Somehow, I guess I thought I was totally immune to germs after all these years in the classroom trenches. I've had several students miss a week with H1N1, and some had encore illnesses. But moi? I laughed at this flu. Until this morning.
I took some Tylenol before I left for school because I was feeling a little head-achy. I was dizzy by the time I arrived from my commute. I checked out the pill bottle to see if I accidentally took Tylenol PM. (And what is up with regular aspirin being blue, too? I thought blue was the code for SLEEPY PILLS.) Nope. Those aches and that dizzy? Seemed that flu was coming to call on the teacher.
Here is the scenario: It is 7:21 am. My students are arriving in 14 minutes. I have two parent conferences scheduled for today. I run (literally) to the nurse to see if I have a fever (don't want to re-infect the ones who infected me). In the nurse's office I begin to list my symptoms and realize my voice is gone. Totally gone. Teaching first graders is not for the faint of heart. Teaching them without a voice and flu-like symptoms? Just shoot me.
7:31 am: students arrive in 4 minutes. I try calling the 3 subs I know: subbing, no answer, sick. Drat. For the first time in my career I dial SubFinder and take Sub Potluck. Mystery Sub will arrive at 11:00 am; I have missed the morning sub cut-off.

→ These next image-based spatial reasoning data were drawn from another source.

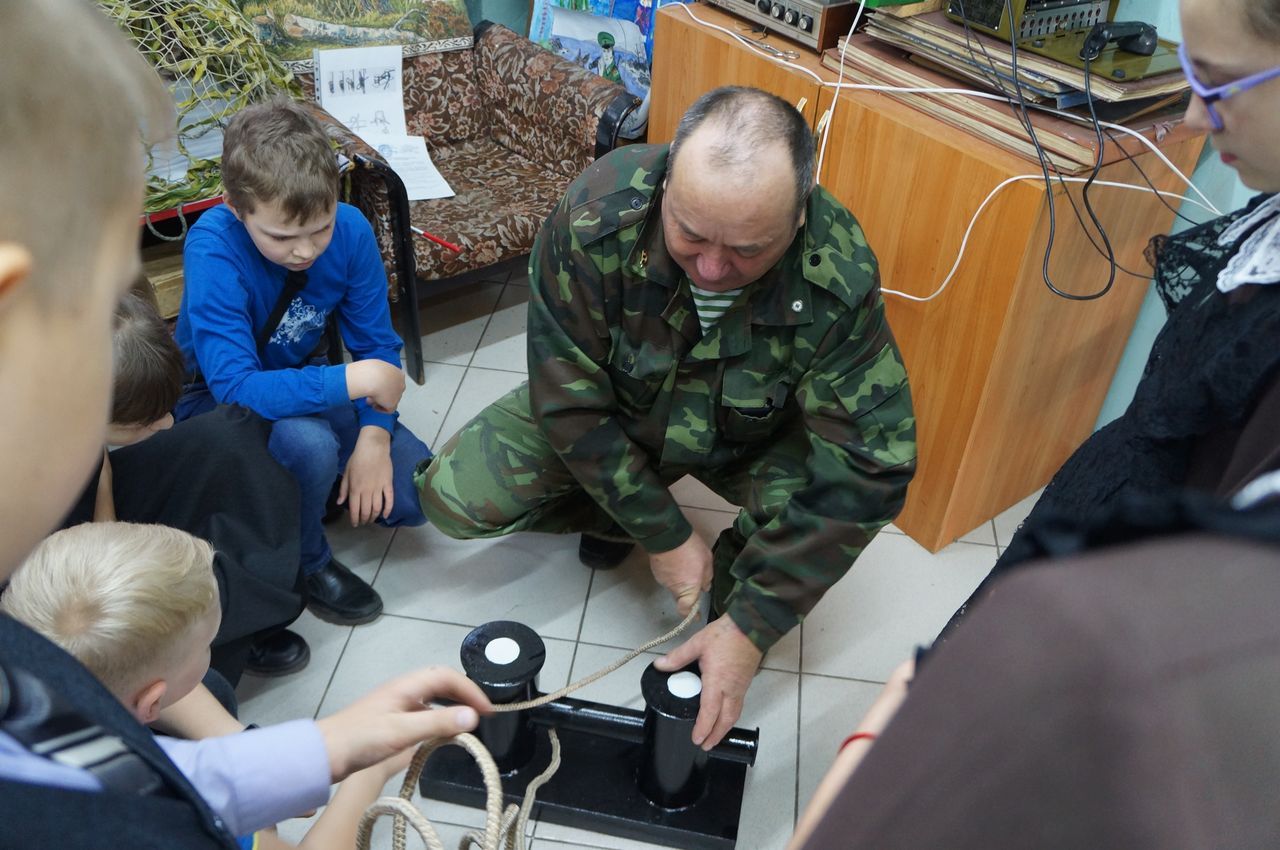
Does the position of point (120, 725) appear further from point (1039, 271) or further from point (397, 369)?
point (1039, 271)

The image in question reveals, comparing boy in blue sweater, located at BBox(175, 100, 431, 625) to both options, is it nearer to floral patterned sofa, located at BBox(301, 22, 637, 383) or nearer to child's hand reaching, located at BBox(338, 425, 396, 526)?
child's hand reaching, located at BBox(338, 425, 396, 526)

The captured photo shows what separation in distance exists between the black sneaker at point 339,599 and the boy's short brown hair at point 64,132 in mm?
1569

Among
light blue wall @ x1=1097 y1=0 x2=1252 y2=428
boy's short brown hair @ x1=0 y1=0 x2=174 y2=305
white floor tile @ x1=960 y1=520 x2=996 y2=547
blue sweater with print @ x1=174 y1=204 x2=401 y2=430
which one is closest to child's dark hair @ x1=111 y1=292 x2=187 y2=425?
blue sweater with print @ x1=174 y1=204 x2=401 y2=430

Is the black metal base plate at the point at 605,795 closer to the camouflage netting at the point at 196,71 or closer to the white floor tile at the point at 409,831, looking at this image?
the white floor tile at the point at 409,831

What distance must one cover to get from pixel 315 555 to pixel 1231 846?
70.9 inches

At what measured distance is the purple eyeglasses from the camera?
→ 0.89 m

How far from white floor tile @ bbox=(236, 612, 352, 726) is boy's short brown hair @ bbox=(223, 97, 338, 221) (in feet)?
2.66

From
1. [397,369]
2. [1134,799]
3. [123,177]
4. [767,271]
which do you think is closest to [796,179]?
[767,271]

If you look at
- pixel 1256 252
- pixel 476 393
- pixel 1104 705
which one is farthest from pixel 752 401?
pixel 1104 705

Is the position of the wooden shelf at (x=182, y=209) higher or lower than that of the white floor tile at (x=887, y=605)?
higher

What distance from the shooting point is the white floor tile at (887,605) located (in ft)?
6.39

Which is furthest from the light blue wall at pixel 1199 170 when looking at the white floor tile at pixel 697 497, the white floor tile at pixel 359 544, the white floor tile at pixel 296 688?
the white floor tile at pixel 296 688

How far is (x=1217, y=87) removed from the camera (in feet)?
3.09

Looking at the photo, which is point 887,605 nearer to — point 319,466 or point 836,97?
point 836,97
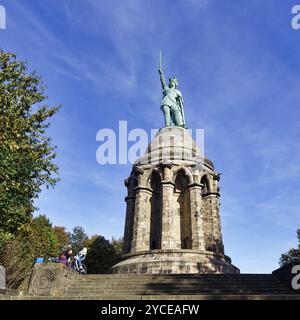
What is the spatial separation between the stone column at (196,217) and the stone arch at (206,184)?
1446 millimetres

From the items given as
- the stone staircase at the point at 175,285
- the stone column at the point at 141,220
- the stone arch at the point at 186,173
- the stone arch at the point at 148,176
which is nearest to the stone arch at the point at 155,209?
the stone arch at the point at 148,176

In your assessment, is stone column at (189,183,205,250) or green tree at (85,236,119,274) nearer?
stone column at (189,183,205,250)

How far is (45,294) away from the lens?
408 inches

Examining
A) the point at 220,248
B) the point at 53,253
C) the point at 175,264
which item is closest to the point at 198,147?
the point at 220,248

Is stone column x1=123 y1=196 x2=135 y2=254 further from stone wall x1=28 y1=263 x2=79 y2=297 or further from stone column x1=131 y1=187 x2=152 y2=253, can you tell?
stone wall x1=28 y1=263 x2=79 y2=297

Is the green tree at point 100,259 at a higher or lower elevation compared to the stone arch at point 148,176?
lower

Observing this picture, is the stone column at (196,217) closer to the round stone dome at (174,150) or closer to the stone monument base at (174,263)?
the stone monument base at (174,263)

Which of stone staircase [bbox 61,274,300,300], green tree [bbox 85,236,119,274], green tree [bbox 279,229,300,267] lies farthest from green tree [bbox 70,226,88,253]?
stone staircase [bbox 61,274,300,300]

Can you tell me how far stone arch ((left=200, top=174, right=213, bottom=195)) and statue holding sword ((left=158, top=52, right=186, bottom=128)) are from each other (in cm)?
551

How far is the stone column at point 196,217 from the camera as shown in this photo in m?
19.0

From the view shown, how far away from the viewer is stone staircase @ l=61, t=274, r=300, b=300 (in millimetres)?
11211

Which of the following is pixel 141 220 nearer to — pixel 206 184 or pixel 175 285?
pixel 206 184

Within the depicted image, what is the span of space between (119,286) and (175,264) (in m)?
5.31

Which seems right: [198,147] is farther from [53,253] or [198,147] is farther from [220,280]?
[53,253]
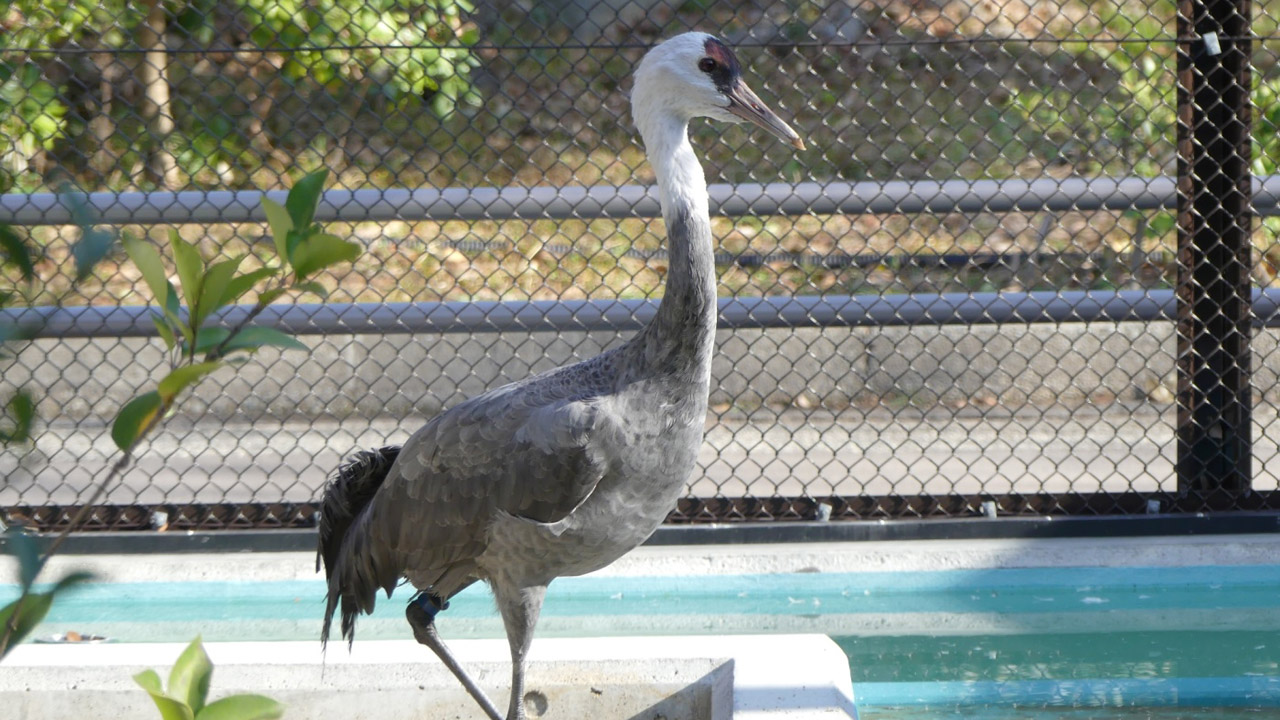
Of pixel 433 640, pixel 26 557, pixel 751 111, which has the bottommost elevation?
pixel 433 640

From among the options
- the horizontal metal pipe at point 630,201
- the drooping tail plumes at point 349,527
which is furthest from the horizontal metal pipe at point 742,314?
the drooping tail plumes at point 349,527

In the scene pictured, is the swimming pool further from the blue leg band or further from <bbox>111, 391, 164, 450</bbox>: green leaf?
<bbox>111, 391, 164, 450</bbox>: green leaf

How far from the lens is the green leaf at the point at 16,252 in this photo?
2.67 ft

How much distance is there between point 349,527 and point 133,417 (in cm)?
233

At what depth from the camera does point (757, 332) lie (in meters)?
6.14

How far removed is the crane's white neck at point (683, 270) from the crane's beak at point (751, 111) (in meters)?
0.15

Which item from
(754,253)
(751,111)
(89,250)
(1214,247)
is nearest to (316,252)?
(89,250)

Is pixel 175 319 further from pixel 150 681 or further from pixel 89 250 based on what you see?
pixel 150 681

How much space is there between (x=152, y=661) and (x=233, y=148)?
5274mm

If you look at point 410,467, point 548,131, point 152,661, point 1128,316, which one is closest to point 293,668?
point 152,661

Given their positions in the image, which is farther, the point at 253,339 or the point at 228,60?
the point at 228,60

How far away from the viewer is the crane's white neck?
8.67 ft

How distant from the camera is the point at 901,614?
4.20 meters

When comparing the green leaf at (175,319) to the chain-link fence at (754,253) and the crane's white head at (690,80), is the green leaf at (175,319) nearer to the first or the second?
the chain-link fence at (754,253)
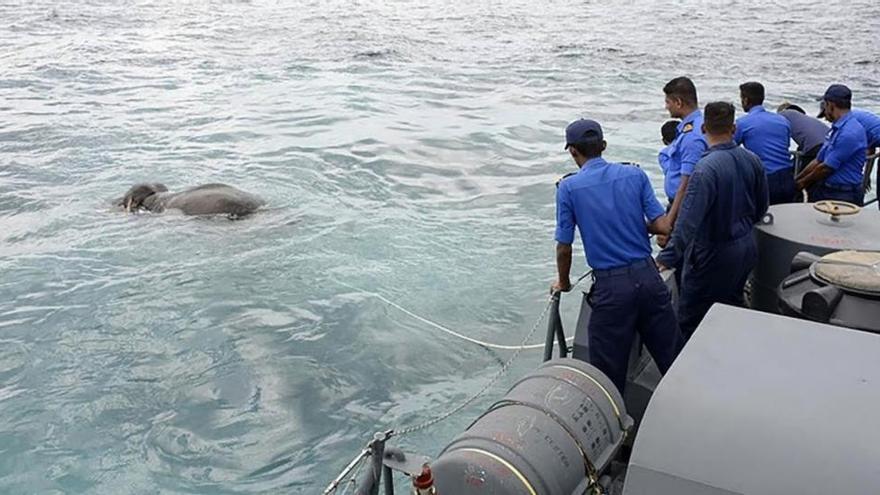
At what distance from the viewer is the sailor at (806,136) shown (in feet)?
31.0

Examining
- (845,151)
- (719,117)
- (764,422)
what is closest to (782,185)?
(845,151)

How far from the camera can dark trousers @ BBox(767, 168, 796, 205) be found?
8.62 m

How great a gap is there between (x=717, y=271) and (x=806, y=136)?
4.14m

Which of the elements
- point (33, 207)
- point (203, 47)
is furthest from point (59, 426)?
point (203, 47)

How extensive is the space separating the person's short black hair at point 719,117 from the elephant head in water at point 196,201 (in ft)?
25.9

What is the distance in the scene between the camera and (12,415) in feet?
24.0

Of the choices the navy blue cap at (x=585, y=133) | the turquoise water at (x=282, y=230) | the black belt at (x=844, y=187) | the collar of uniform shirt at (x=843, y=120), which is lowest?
the turquoise water at (x=282, y=230)

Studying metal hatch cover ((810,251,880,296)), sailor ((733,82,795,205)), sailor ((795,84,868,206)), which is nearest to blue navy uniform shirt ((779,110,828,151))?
sailor ((795,84,868,206))

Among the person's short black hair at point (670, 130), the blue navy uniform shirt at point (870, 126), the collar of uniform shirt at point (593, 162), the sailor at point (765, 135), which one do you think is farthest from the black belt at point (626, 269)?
the blue navy uniform shirt at point (870, 126)

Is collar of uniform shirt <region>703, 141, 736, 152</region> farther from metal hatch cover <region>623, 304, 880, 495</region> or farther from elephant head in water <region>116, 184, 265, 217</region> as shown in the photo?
elephant head in water <region>116, 184, 265, 217</region>

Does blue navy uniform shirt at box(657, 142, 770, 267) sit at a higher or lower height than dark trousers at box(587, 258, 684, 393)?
higher

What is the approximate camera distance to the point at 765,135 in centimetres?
845

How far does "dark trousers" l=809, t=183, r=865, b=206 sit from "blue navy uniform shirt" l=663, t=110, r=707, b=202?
7.51 feet

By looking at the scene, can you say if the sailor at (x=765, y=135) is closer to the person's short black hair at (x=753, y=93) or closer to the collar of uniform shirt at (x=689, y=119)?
the person's short black hair at (x=753, y=93)
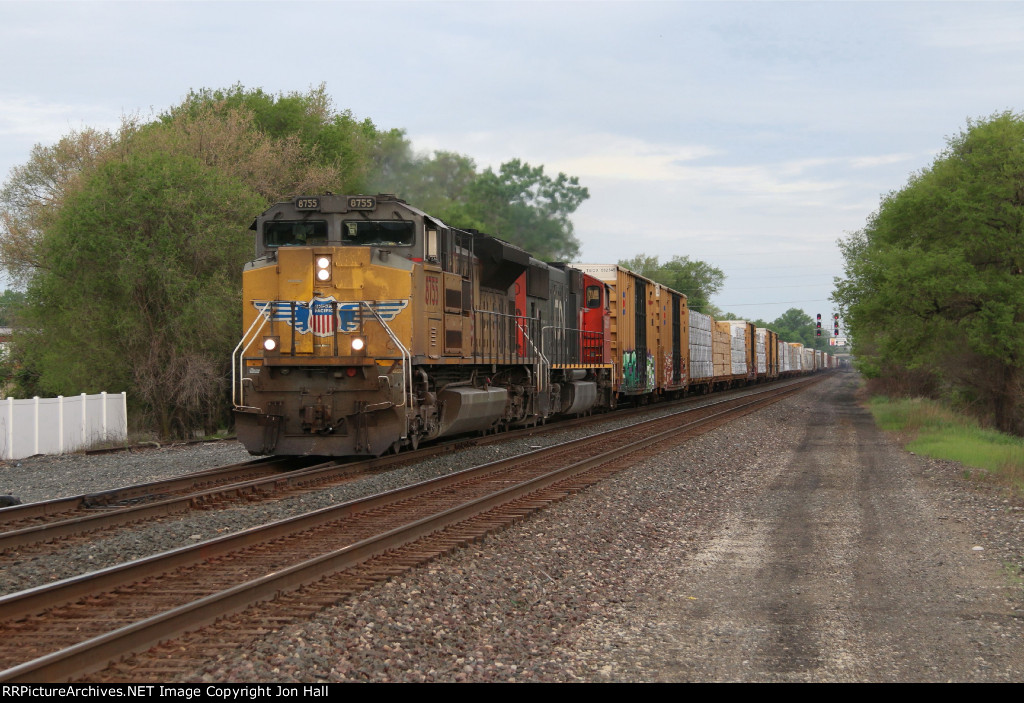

I can do this. We have morning work, music (which is my conference period and I do have a conference scheduled), library and lunch. (For the first time I'm happy about my 10:30 am lunch slot.) Report cards are supposed to go home today but the office does not have them ready yet. I run off a quick note to send home to parents that our cards will go home tomorrow. Cancel afternoon conference. And I'm off: to the doctor's office.
"Been near any flu?" the nurse casually asks. I'm a teacher, I reply, and I've had lots of H1N1 in my classroom. She drops her chart and her pen, walks swiftly out of the room, and returns wearing a mask. And gloves. Amazing that a flu called by 2 letters and 2 numbers can produce haz-mat results in seconds.
She tests me for flu by shoving a pencil sized swab through my nostrils into the bottom of my brain. I'm pretty sure she scraped my eyeballs on the way up. A 10 minute wait and the verdict is in: no swine flu. But something viral is producing viral results.
Take prescriptions to drugstore for a Z pack and cough syrup. The syrup costs as much as my groceries did last week. I go home, drink the kool-aid and sleep for six blissful hours. That cough syrup? Not blue-colored, but good for sleep, and worth every cent if it shakes the cough.
Tonight, I'm feeling a lot better. Tried talking to myself: seems the voice is returning. A little. I'm ready to return to the classroom tomorrow to dig through the debris that Rent-a-sub may have left behind. I'm ready to get our first report cards out.
But first? I'm ready for the good night's sleep the cough syrup is promising me.
(Only 23 more school days until Thanksgiving break from the incubator that is a classroom. You're welcome.)